◆ EXERCISE INSTRUCTIONS
In the entries below, begin at the line that has "Моноклеивая кобра" and stop after the line that has "Chinesische Schopfhund"; output those lines exactly, leaving out pictures.

◆ DATA EXTRACTS
______
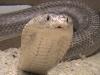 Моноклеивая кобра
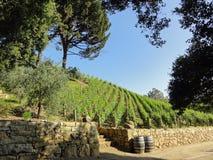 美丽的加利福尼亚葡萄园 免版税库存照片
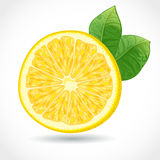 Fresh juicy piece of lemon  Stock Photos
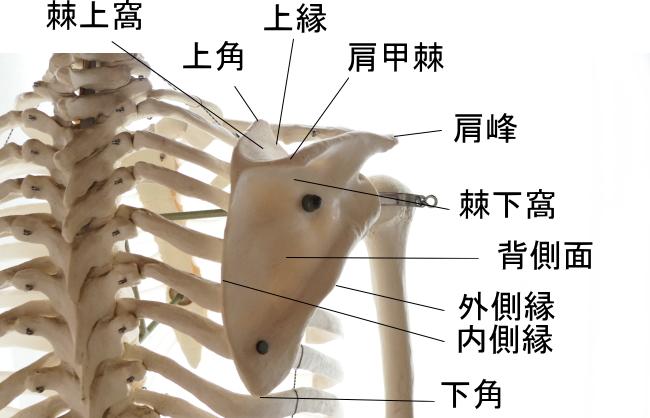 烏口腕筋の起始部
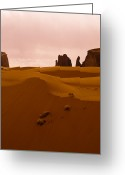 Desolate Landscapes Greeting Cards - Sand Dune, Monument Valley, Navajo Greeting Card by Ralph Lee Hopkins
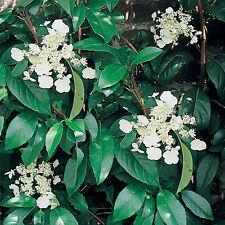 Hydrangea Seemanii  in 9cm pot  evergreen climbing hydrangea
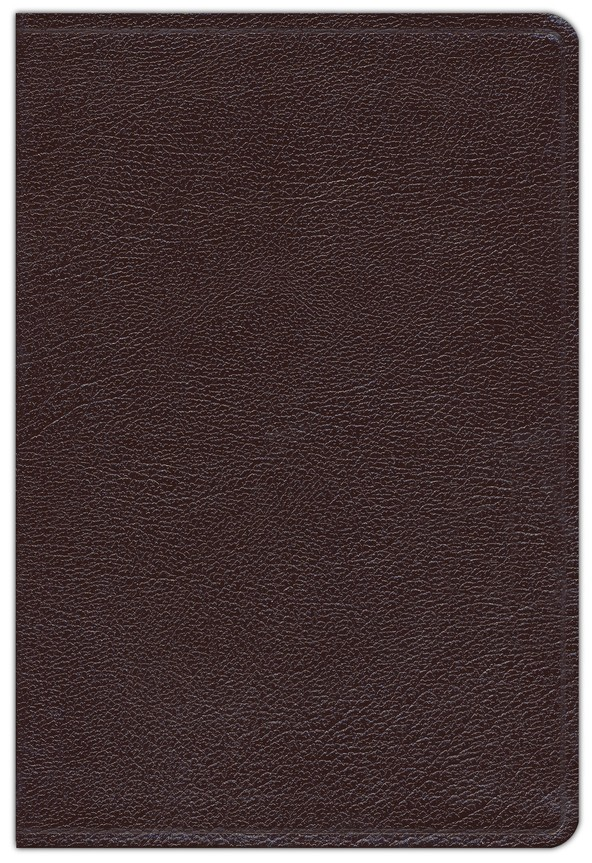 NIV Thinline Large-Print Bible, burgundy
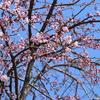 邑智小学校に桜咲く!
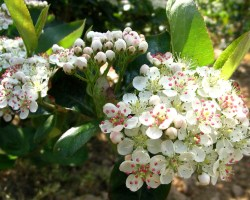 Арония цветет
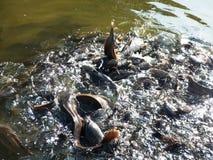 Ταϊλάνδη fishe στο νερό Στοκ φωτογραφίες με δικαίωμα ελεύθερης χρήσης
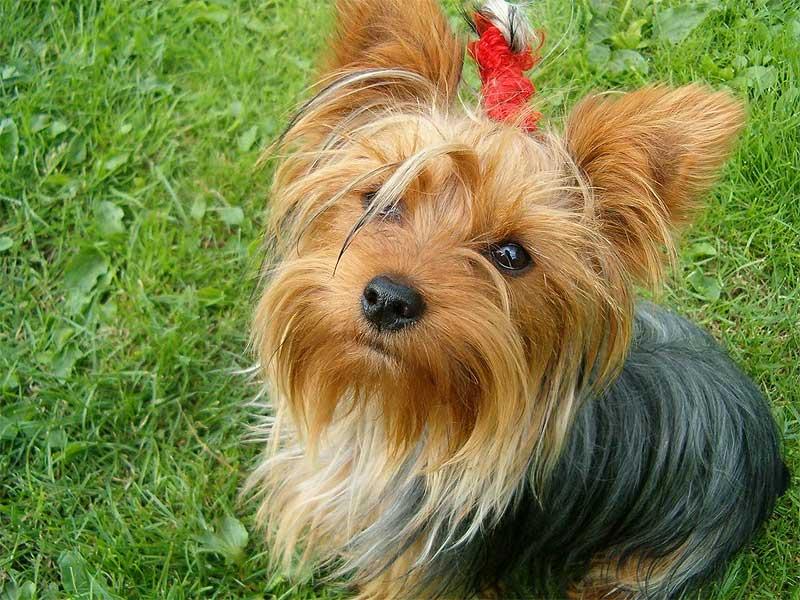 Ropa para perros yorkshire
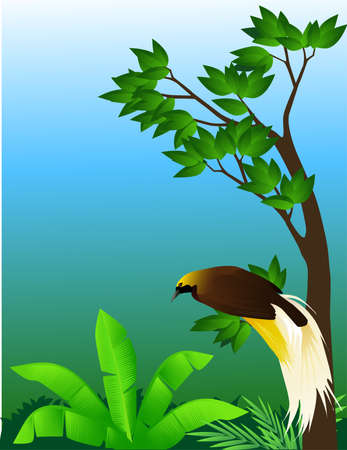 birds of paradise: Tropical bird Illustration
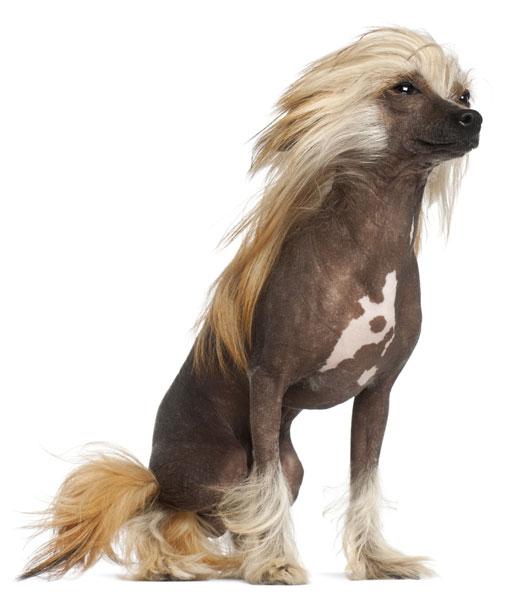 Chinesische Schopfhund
______
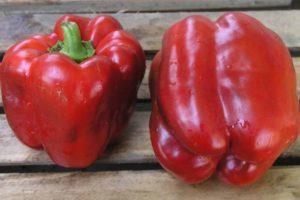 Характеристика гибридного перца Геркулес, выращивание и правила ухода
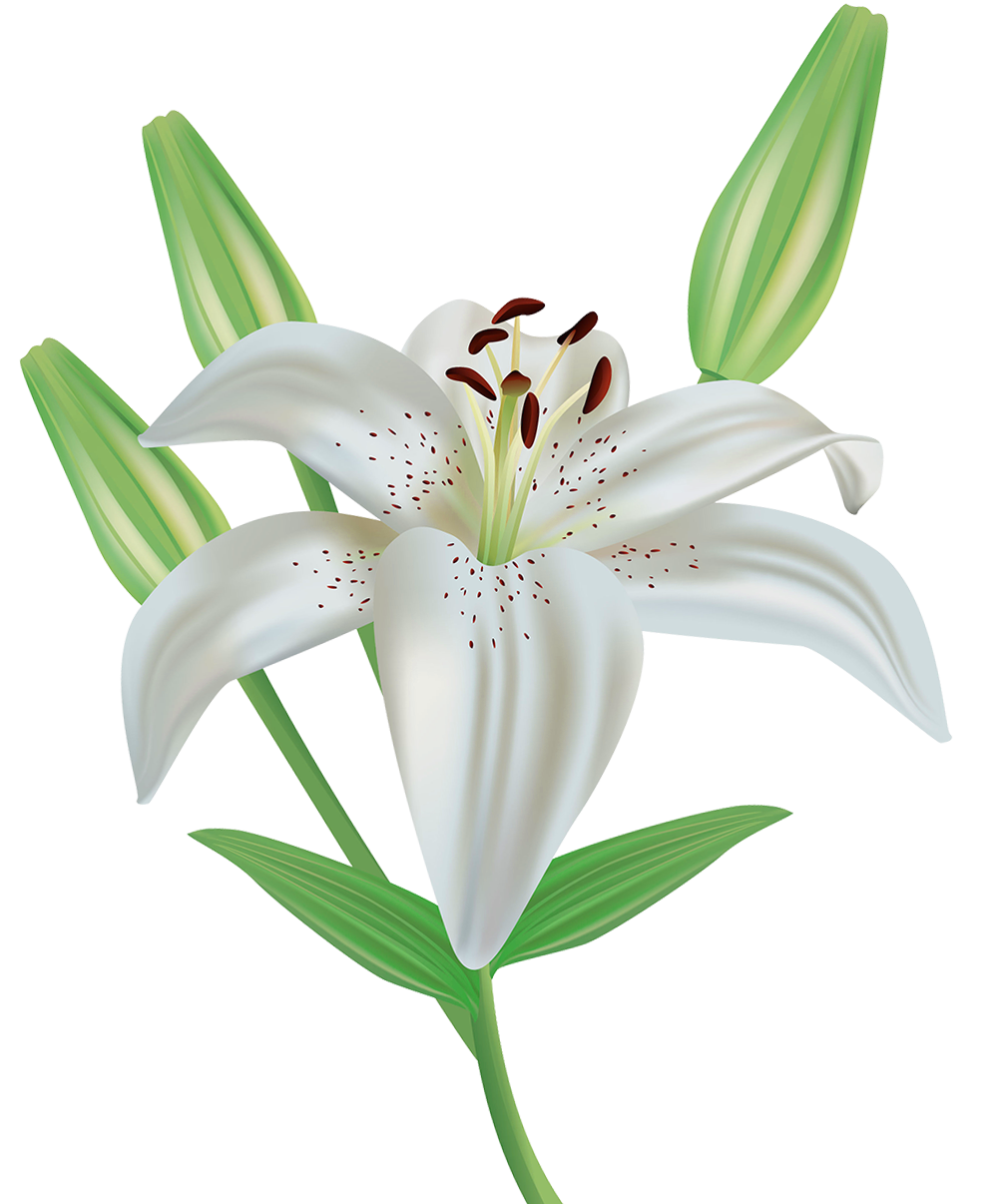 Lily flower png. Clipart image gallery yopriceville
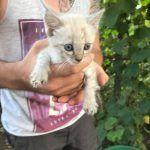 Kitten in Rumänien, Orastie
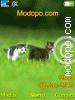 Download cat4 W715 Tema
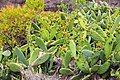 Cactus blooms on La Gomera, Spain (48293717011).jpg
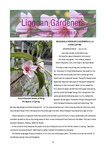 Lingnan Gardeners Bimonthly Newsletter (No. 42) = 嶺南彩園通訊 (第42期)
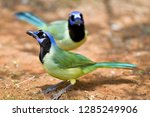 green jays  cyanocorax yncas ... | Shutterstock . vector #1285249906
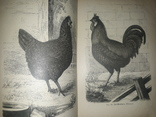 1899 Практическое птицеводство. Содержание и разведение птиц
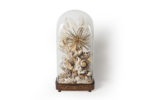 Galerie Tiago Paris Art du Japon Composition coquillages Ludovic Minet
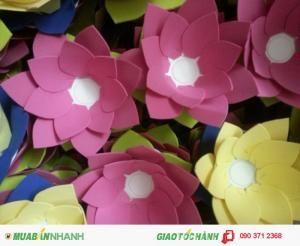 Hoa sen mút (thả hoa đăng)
______
◆ EXERCISE RESULT
 Моноклеивая кобра
 美丽的加利福尼亚葡萄园 免版税库存照片
 Fresh juicy piece of lemon  Stock Photos
 烏口腕筋の起始部
 Desolate Landscapes Greeting Cards - Sand Dune, Monument Valley, Navajo Greeting Card by Ralph Lee Hopkins
 Hydrangea Seemanii  in 9cm pot  evergreen climbing hydrangea
 NIV Thinline Large-Print Bible, burgundy
 邑智小学校に桜咲く!
 Арония цветет
 Ταϊλάνδη fishe στο νερό Στοκ φωτογραφίες με δικαίωμα ελεύθερης χρήσης
 Ropa para perros yorkshire
 birds of paradise: Tropical bird Illustration
 Chinesische Schopfhund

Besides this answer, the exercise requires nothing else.